#### [What is being asked]
Exact reproduction of the following data is required.

---- Given data

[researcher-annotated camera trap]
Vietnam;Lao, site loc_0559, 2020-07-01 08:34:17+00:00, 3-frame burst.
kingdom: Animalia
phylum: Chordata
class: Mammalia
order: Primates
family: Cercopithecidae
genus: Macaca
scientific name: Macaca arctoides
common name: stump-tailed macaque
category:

--------

#### [Output for this task]
[researcher-annotated camera trap]
Vietnam;Lao, site loc_0559, 2020-07-01 08:34:17+00:00, 3-frame burst.
kingdom: Animalia
phylum: Chordata
class: Mammalia
order: Primates
family: Cercopithecidae
genus: Macaca
scientific name: Macaca arctoides
common name: stump-tailed macaque
category:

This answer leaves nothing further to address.